It is easy to ignore a homeless person as you walk past them on the street, but after having one on your phone for three days Depaul UK hopes you will see the complex and varied issues behind youth homelessness.
This free app was created pro bono by Publicis London to raise awareness of Depaul UK, a charity devoted to youth homelessness in the UK.
Three days with a person you cannot swipe away
The mechanism is designed to feel like responsibility, not content. Over three days, the app keeps returning with prompts from a single “virtual homeless person”, pulling you back into their needs and decisions at inconvenient, everyday moments. That works because repeated prompts turn passive sympathy into felt responsibility.
In UK urban life where homelessness is visible but easy to mentally filter out, sustained micro-interruptions, small prompts that arrive during ordinary routines, can create empathy better than one big, easily-dismissed message.
Why it lands
The idea works because it weaponizes time. You do not get a one-minute burst of sadness and a clean exit. You get repeated friction, enough to feel the difference between “seeing” homelessness and “living alongside” it, even in a small way.
Extractable takeaway: If you need real attention for a complex cause, build a short, bounded experience that returns to the user repeatedly, then make the “I did something” step simple and immediate.

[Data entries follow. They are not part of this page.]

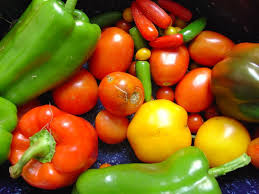 green and red peppers , yellow & red tomatoes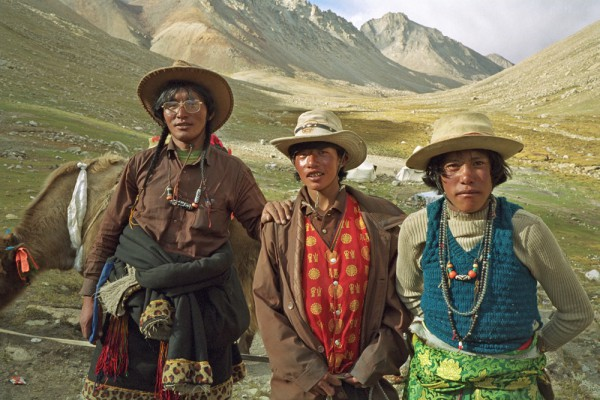 Tibetans in mountians, Scott Carrier photo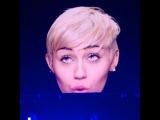 Miley Cyrus – #Bangerz Tour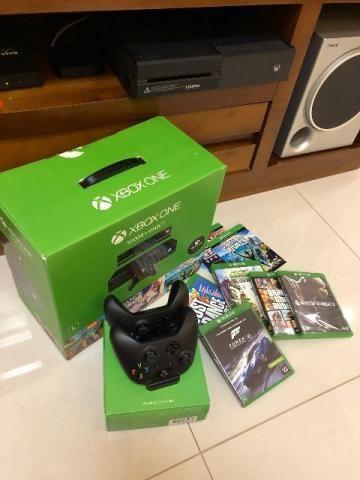 Xbox One + Kinect + 2 Controles Wi-Fi + 2 Baterias e Carregador + Jogos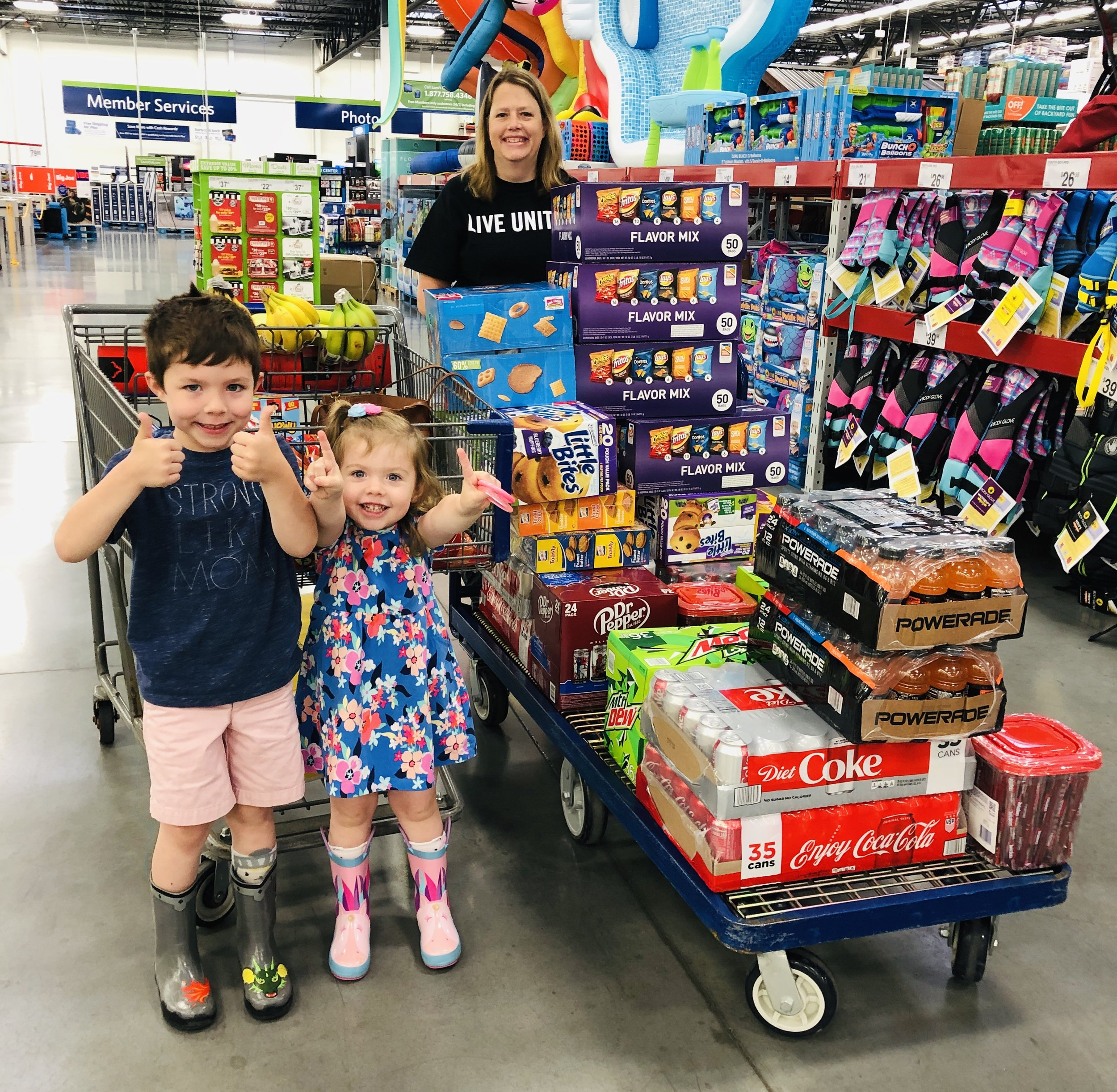 tornado-volunteers-capitol ave-jefferson-city-mo-jeff-city-donations-kids
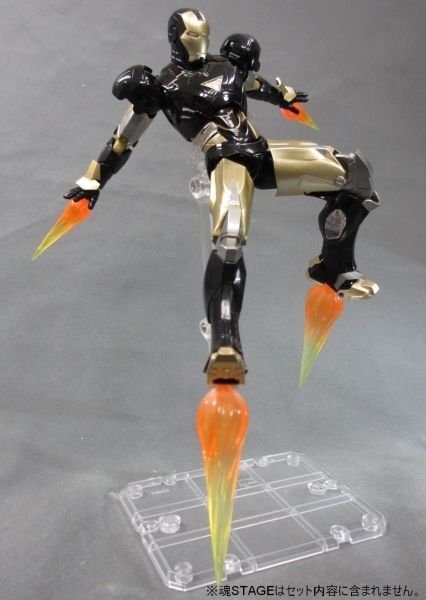 SH Figuarts Iron Man Mark VI Black And Gold 004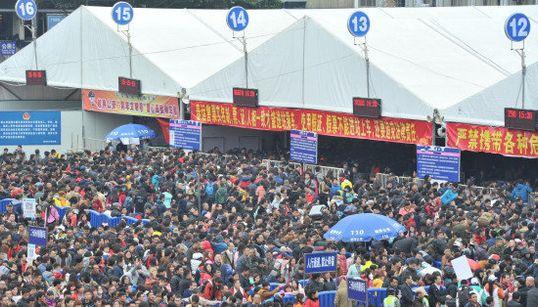 中国の春節、帰省客で駅の人混みが半端ない状態に【画像】
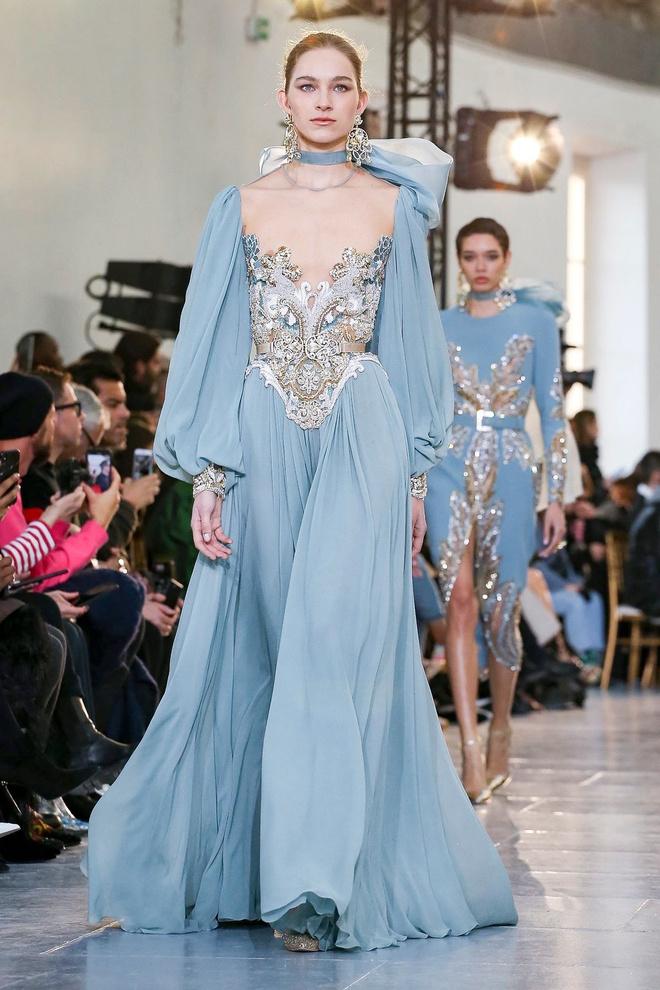 Вырезы в форме галстука и сотни тысяч кристаллов: Elie Saab Haute Couture 2020 (фото 34.1)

What Depaul is really trying to change
The real question is how to make someone feel ongoing responsibility for a problem they usually pass in seconds.
This is fundraising logic disguised as experience design. Depaul is trying to reach people who do not respond to posters and leaflets, and to do it on the device they check constantly. The app turns awareness into a relationship, then uses that relationship to make donating feel like a natural next step.
What cause campaigns can take from iHobo
- Use duration as the persuasion. Three days is long enough to form a habit, short enough to try.
- Design for interruption, not bingeing. Timed prompts beat long videos for sustained attention.
- Keep the user’s role clear. Caring, deciding, responding. Clarity prevents drop-off.
- Bound the experience. A defined end reduces resistance to starting.
A few fast answers before you act
What is iHobo?
A free mobile app created for Depaul UK that asks users to look after a “virtual homeless person” for three days to build awareness of youth homelessness.
What is the core mechanism?
Time-boxed engagement. The app returns with prompts over multiple days, creating repeated contact that is harder to ignore than a single awareness message.
Why three days?
It is long enough to create attachment and repeated friction, but short enough that people will still commit to trying it.
What makes this different from a standard charity film?
It turns passive viewing into ongoing responsibility. The message arrives on your schedule, not the campaign’s.
What is the most reusable lesson for other causes?
If the issue is complex, do not rely on a single emotional peak. Build a short series of small, repeated moments that accumulate into understanding and action.